The results are not easy to read and can be made clearer. First, insert a space and comma between the city and the state. Then, place an empty line after each two rows are displayed:
Between the fourth and fifth fields, add a comma and a space (between quotation marks). after the fifth Field, print a line break (\ n ). In the AWK print statement, you can also use all the special characters that can be used in the echo command, including:
\ N (line feed)
\ T (tabulation)
\ B (return)
\ F (paper feed)
\ R (press enter)
Therefore, to read all five fields originally separated by tabs and print them using tabs, you can program the following:
$ Awk '{print $1 "\ t" $2 "\ t" $3 "\ t" $4 "\ t" $5} 'emp_names
46012 DULANEY EVAN MOBILE AL
46013 DURHAM JEFF MOBILE AL
46015 STEEN BILL MOBILE AL
46017 FELDMAN EVAN MOBILE AL
46018 SWIM STEVE UNKNOWN AL
46019 BOGUE ROBERT PHOENIX AZ
46021 JUNE MICAH PHOENIX AZ
46022 KANE SHERYL UNKNOWN AR
46024 WOOD WILLIAM MUNCIE IN
46026 FERGUS SARAH MUNCIE IN
46027 BUCK SARAH MUNCIE IN
46029 TUTTLE BOB MUNCIE IN
$
Multiple criteria are set consecutively and separated by the pipe (|) symbol. you can search for multiple pattern matches at a time:
$ Awk '/AL | IN/' emp_names
46012 DULANEY EVAN MOBILE AL
46013 DURHAM JEFF MOBILE AL
46015 STEEN BILL MOBILE AL
46017 FELDMAN EVAN MOBILE AL
46018 SWIM STEVE UNKNOWN AL
46024 WOOD WILLIAM MUNCIE IN
46026 FERGUS SARAH MUNCIE IN
46027 BUCK SARAH MUNCIE IN
46029 TUTTLE BOB MUNCIE IN
$
In this way, we can find matching records for each of the members of the Alabama and Silicon Valley.
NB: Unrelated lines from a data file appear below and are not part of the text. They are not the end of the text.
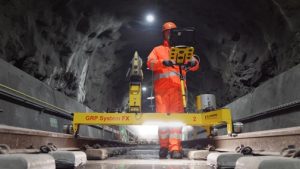Topcon and Amberg Technologies launch integrated solutions for rail and tunnel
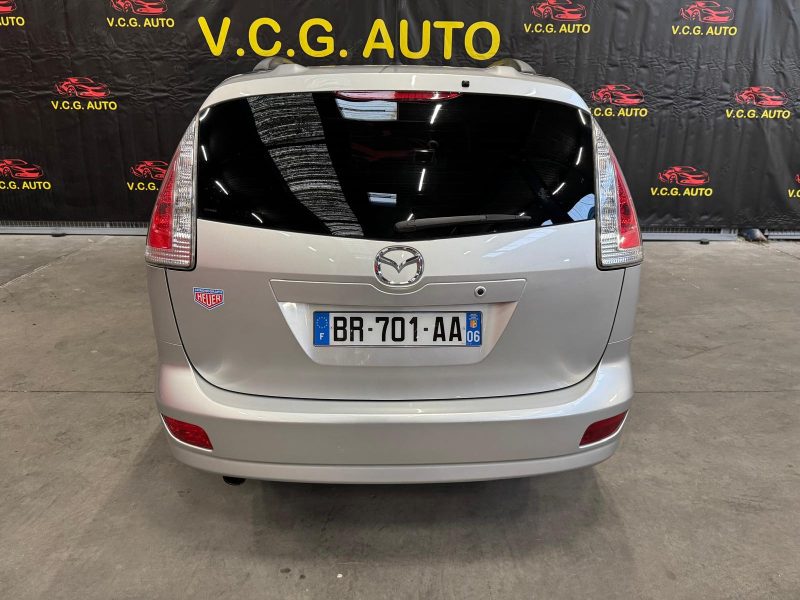 MAZDA MAZDA 5 2.0 CD-MZR 143 Performance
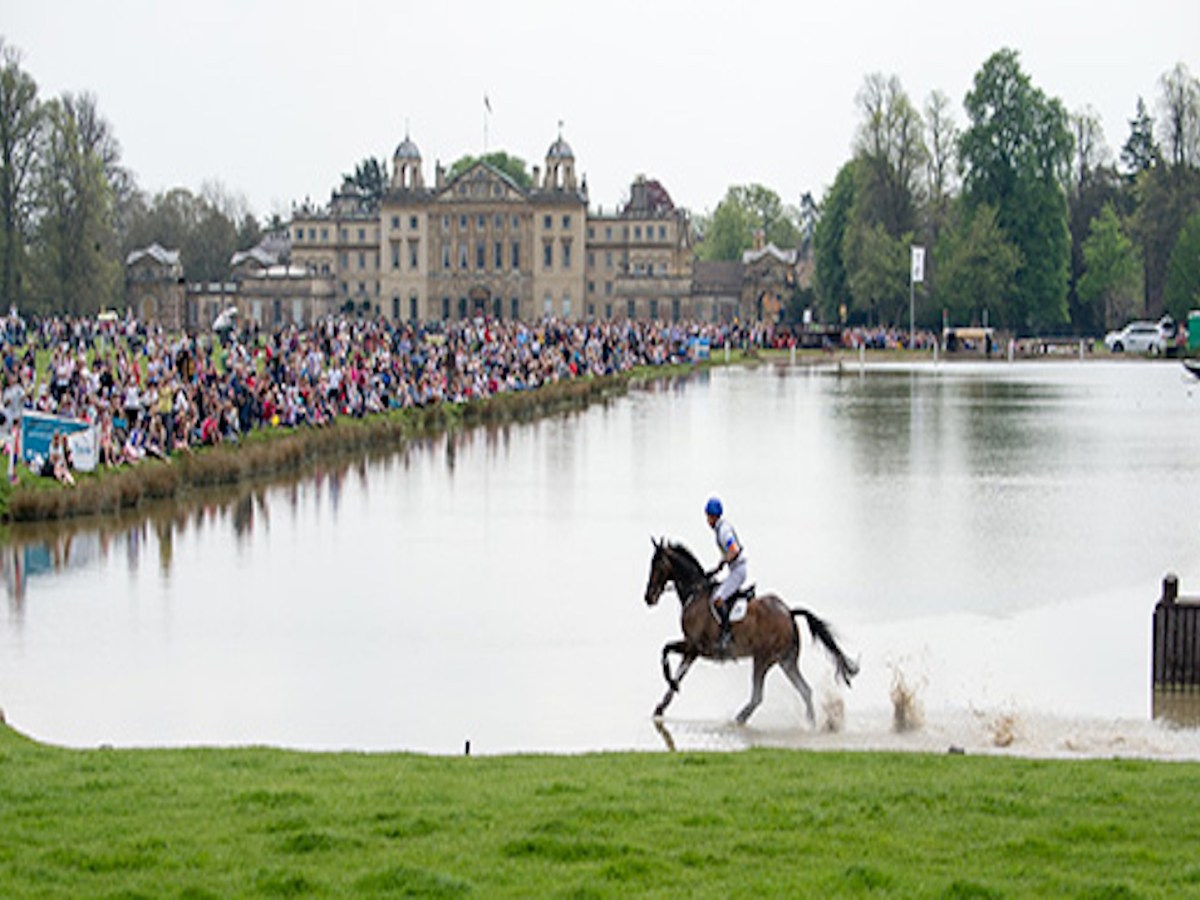Badminton horse trials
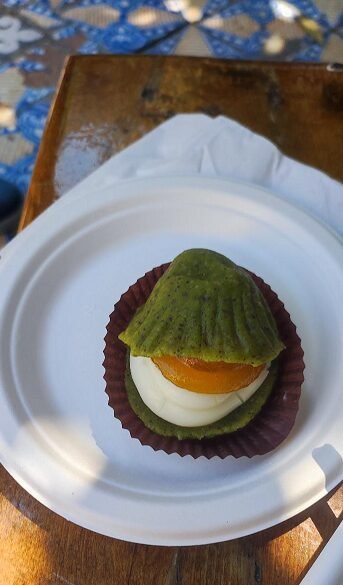 Fedda del cancelliere Sicilian convent pastry at Santa Caterina Palermo
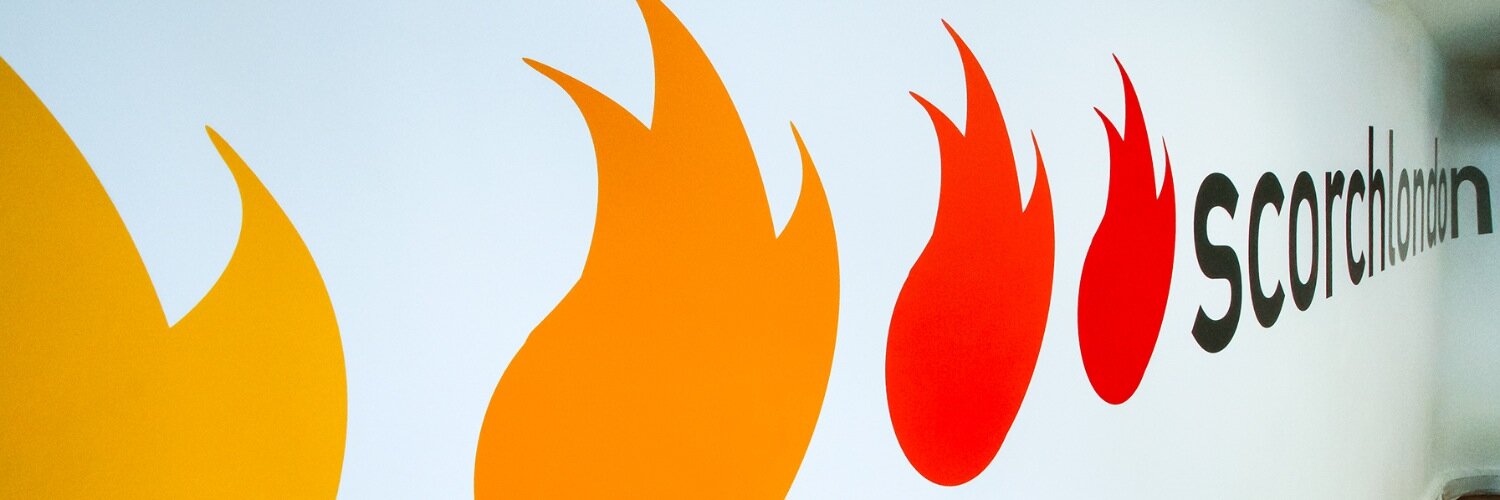 Scorch London banner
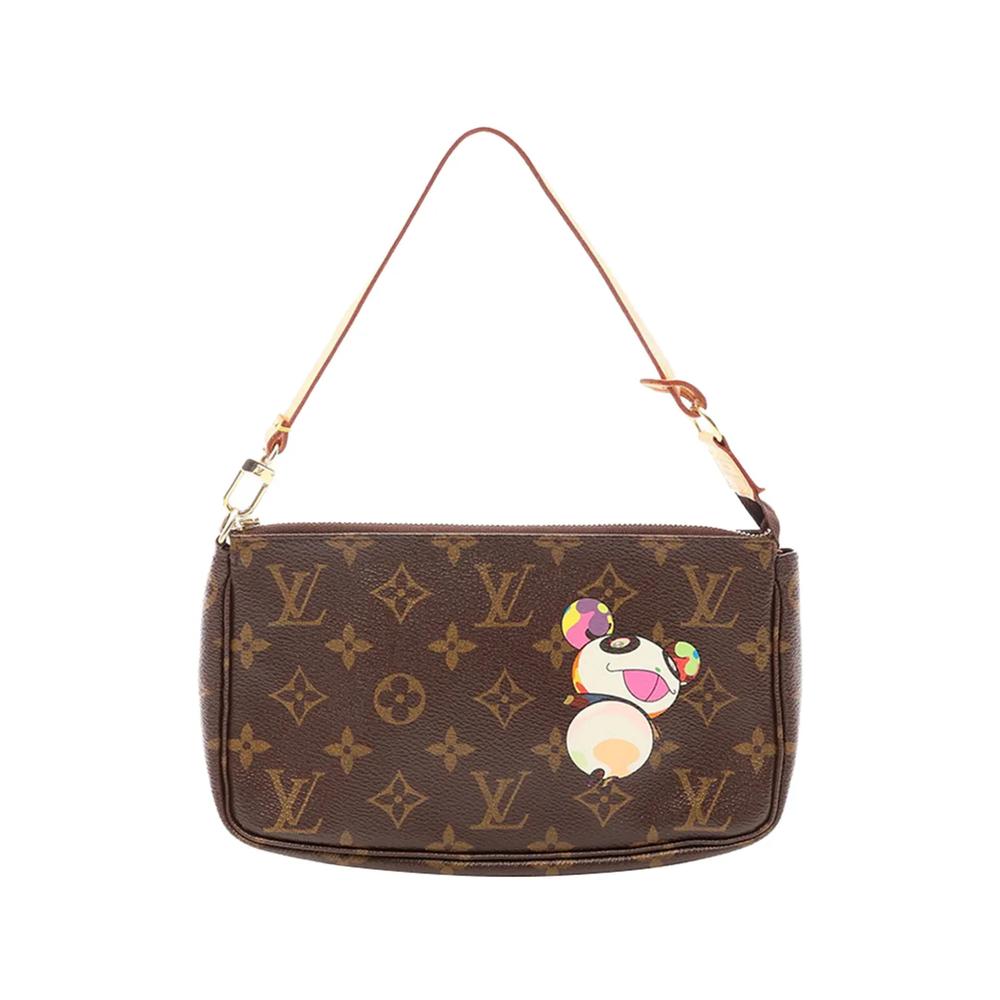 Сумка на плечо Takashi Murakami Monogram Panda Pochette Accessoires (1994 год) 1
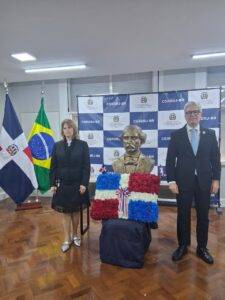 Consulado dominicano en Río de Janeiro honra el legado de Juan Pablo Duarte, eldigital.com.do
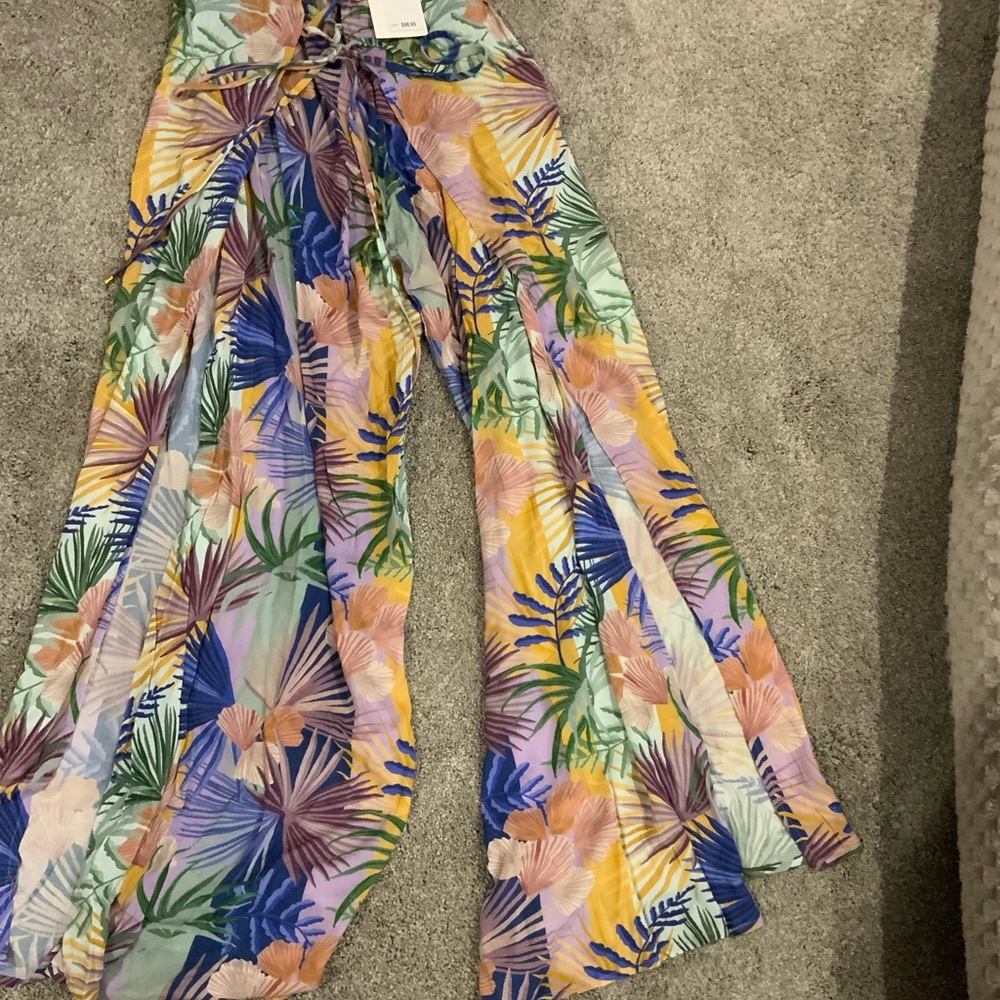 BECCA Under The Sea Reversible Tropical Swim Coverup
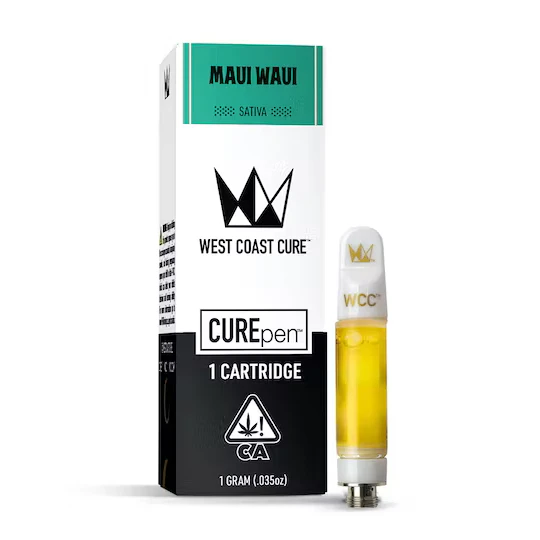 West Coast Cure - [West Coast Cure] Cartridge - 1g - Maui Waui (S) Main Image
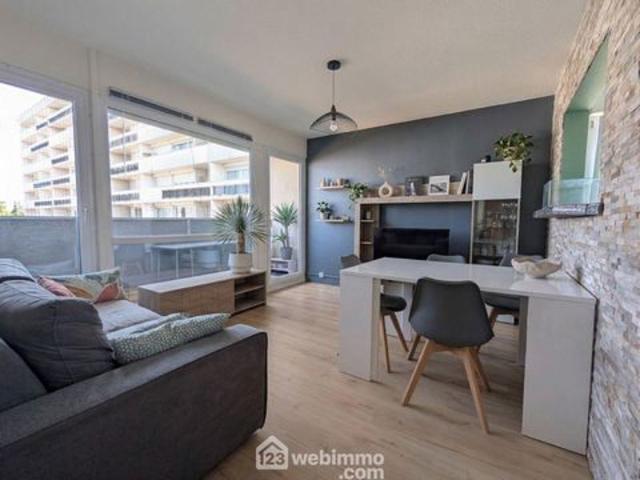 Appartement 47.8m² Angers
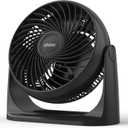 shinic 8Turbo Fan,3-Speed High Velocity Air Circulator Fan, Adjustable Tilt, Wall-Mountable Design, Ideal for Bedroom, Office, and Living Room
But when trying to find out who lives in Arizona, there is a problem:
$ Awk '/AR/'emp_names
46019 BOGUE ROBERT PHOENIX AZ
46021 JUNE MICAH PHOENIX AZ
46022 KANE SHERYL UNKNOWN AZ
46026 FERGUS
The content source of this page is from Internet, which doesn't represent Alibaba Cloud's opinion;
products and services mentioned on that page don't have any relationship with Alibaba Cloud. If the
content of the page makes you feel confusing, please write us an email, we will handle the problem
within 5 days after receiving your email.
If you find any instances of plagiarism from the community, please send an email to:
info-contact@alibabacloud.com
and provide relevant evidence. A staff member will contact you within 5 working days.